● YOUR OBJECTIVE
Return only these lines: the one that contains "Lemon on a Pear" and every line after it through the end of the listing, exactly, without pictures.

● DATA EXCERPT

..............................

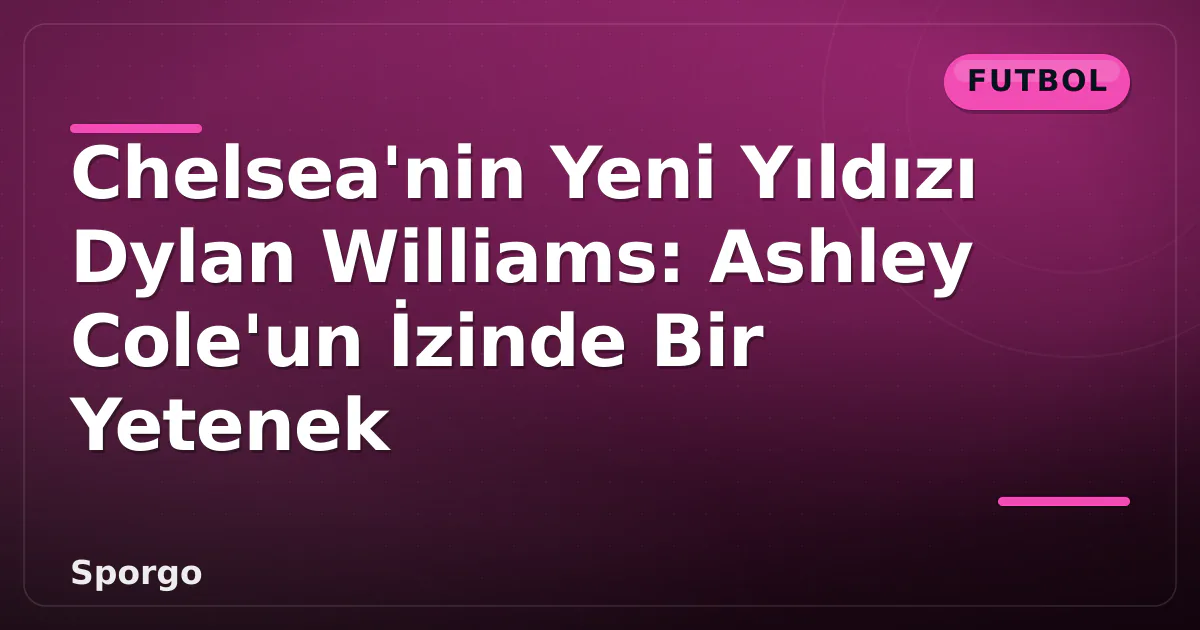 Chelsea'nin Yeni Yıldızı Dylan Williams: Ashley Cole'un İzinde Bir Yetenek Chelsea'nin Yeni Yıldızı Dylan Williams: Ashley Cole'un İzinde Bir Yetenek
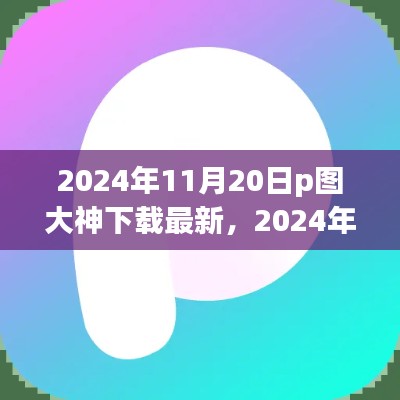 2024年P图大神必备软件下载指南,最新软件下载与使用方法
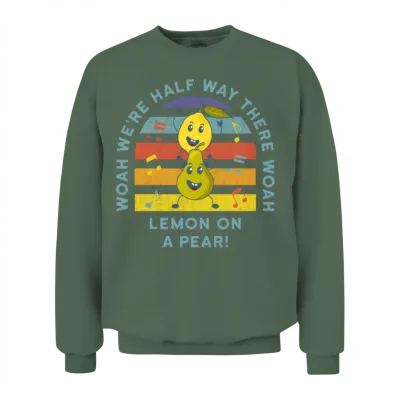 Lemon on a Pear Funny Unisex Sweatshirt - Military Green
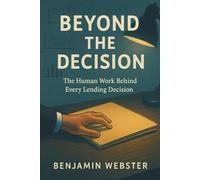 Beyond the Decision: The Human Work Behind Every Lending Decision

..............................

● TASK OUTPUT
 Lemon on a Pear Funny Unisex Sweatshirt - Military Green
 Beyond the Decision: The Human Work Behind Every Lending Decision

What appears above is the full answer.